50 Jahre, 50 Gesichter: Das Erfolgsjahr von Franz Beckenbauer

50 Jahre, 50 Gesichter: Für DFB.de erzählt der Autor und Historiker Udo Muras die Geschichte der Bundesliga an Persönlichkeiten nach, die die deutsche Eliteliga prägten. Jahr für Jahr. Heute: Franz Beckenbauer, der 1973/74 als Kapitän mit dem FC Bayern Meister und Europapokalsieger und mit Deutschland Weltmeister wurde.

Im Winter 1973 erschien im Kicker die traditionelle "Rangliste des deutschen Fußballs". Sie enthielt eine kleine Sensation. Mit sichtlichem Unbehagen stufte die Redaktion Franz Beckenbauer in der Rubrik Libero in die "Internationale Klasse" herab. "Ich höre schon die Proteste. Beckenbauer und nicht Weltklasse? Gibt's doch gar nicht", schrieb Redakteur Karl-Heinz Jens, listete dann aber die Gründe auf: "Formkrise der Bayern und damit auch Beckenbauers, Oberschenkelzerrung, Nierenkoliken, schmerzhaft übrigens und die Form sehr beeinträchtigend. Jeder weiß, dass Beckenbauer ein Weltklassespieler ist. Niemand zieht das in Zweifel, doch das zweite Halbjahr 1973 war auch für den Franz ein vertracktes."

Nun ja, andere hätten Millionen dafür gegeben, ein solches Halbjahr zu erleben. In allen Wettbewerben waren die Bayern noch vertreten, nach einem furiosen 4:3 im letzten Hinrundenspiel gegen Borussia Mönchengladbach wurden sie wieder Herbstmeister und im November avancierte der Kaiser mit seinem 73. Einsatz zum deutschen Rekordnationalspieler. Aber die Latte lag höher, der 28-Jährige hatte einfach schon zuviel erreicht. Seit 1972 war er Kapitän des amtierenden Europameisters und schon zwei Mal in Folge hatte er die Bayern zur Meisterschaft geführt. Scheinbar spielerisch leicht. So elegant wie er übers Feld tänzelte, schwebten die Bayern 1972/73 durch die Liga – mit elf Punkten Vorsprung wurden sie Meister.

**Zu prüfende Daten**:
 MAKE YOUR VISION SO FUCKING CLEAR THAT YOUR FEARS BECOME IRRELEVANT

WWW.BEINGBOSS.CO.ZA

==

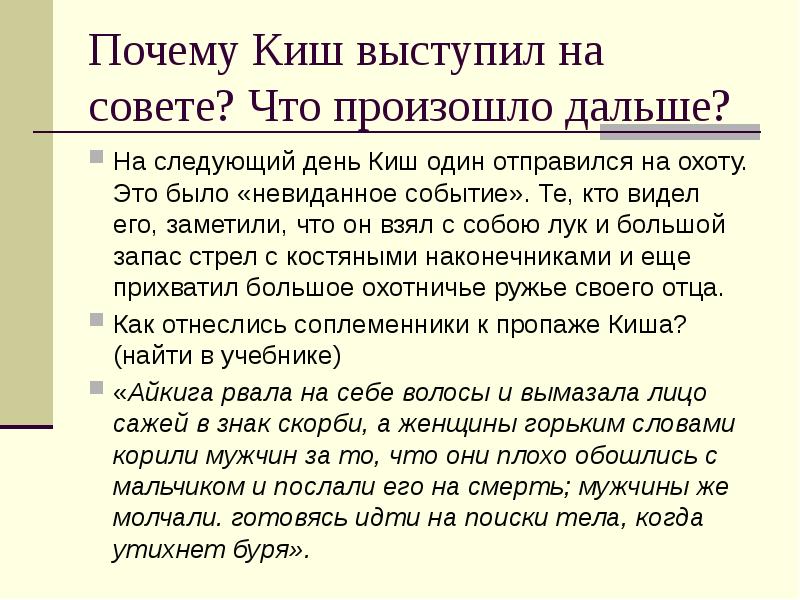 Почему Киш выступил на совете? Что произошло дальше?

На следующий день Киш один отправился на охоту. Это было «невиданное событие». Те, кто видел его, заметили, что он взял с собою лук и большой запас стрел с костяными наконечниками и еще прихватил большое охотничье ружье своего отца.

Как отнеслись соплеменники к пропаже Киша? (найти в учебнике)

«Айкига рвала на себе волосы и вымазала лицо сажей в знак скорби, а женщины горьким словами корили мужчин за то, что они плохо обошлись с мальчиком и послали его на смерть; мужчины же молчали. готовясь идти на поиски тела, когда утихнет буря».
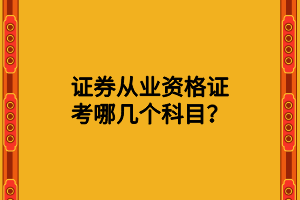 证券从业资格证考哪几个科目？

--

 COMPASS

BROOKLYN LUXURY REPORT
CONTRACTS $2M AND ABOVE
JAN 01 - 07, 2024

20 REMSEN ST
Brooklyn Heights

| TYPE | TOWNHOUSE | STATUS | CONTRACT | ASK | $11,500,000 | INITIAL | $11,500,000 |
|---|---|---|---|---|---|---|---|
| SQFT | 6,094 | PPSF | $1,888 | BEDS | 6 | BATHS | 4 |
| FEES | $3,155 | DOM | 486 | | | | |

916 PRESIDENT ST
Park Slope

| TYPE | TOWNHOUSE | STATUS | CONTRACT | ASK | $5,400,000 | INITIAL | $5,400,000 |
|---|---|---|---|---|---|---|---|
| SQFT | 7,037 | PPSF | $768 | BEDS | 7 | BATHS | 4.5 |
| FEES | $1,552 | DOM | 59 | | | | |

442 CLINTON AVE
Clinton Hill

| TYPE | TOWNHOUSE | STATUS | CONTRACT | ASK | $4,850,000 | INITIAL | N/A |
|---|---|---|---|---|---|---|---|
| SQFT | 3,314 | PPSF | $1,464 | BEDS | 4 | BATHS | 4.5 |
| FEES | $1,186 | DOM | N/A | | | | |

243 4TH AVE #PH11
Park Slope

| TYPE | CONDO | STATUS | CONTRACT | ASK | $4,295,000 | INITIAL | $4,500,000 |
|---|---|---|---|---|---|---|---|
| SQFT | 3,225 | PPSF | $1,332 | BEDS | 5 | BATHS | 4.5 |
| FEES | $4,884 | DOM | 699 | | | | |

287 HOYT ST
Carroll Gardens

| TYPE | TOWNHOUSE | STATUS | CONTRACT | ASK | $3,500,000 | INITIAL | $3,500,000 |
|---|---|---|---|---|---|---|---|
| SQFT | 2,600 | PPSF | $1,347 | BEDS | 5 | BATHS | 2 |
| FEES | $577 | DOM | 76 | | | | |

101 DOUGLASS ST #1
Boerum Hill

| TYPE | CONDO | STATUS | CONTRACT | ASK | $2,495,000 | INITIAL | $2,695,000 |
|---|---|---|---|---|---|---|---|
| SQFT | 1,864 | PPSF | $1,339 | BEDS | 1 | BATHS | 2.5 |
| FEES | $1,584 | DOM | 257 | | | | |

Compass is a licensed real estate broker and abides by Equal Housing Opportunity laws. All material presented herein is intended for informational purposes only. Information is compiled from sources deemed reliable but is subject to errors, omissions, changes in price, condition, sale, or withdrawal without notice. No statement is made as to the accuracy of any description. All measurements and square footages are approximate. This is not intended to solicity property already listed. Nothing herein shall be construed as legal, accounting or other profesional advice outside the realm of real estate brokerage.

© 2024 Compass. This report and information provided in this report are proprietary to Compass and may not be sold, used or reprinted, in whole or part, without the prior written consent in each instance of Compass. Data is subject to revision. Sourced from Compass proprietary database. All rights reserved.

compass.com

**Ziel der Aufgabe**: Setze den Text über das Erfolgsjahr von Franz Beckenbauer fort, und zwar im Anschluss an seinen letzten Satz.

**Antwort zur Aufgabe**:
34 Gegentore in der Vorrunde

1973/74 sah es danach lange nicht aus. In der Vorrunde kassierten sie unglaubliche 34 Gegentore, zwei pro Spiel – und das fiel natürlich auf den Abwehrchef zurück. Noch heute spricht alle Welt vom 4:7 auf dem Kaiserslauterer Betzenberg, auf Schalke spielten sie 5:5, in Köln verloren sie 3:4. Der FC Bayern bot so manches unfreiwillige Spektakel in jener Saison, auch im Europapokal (4:3 und 3:3 gegen Dynamo Dresden).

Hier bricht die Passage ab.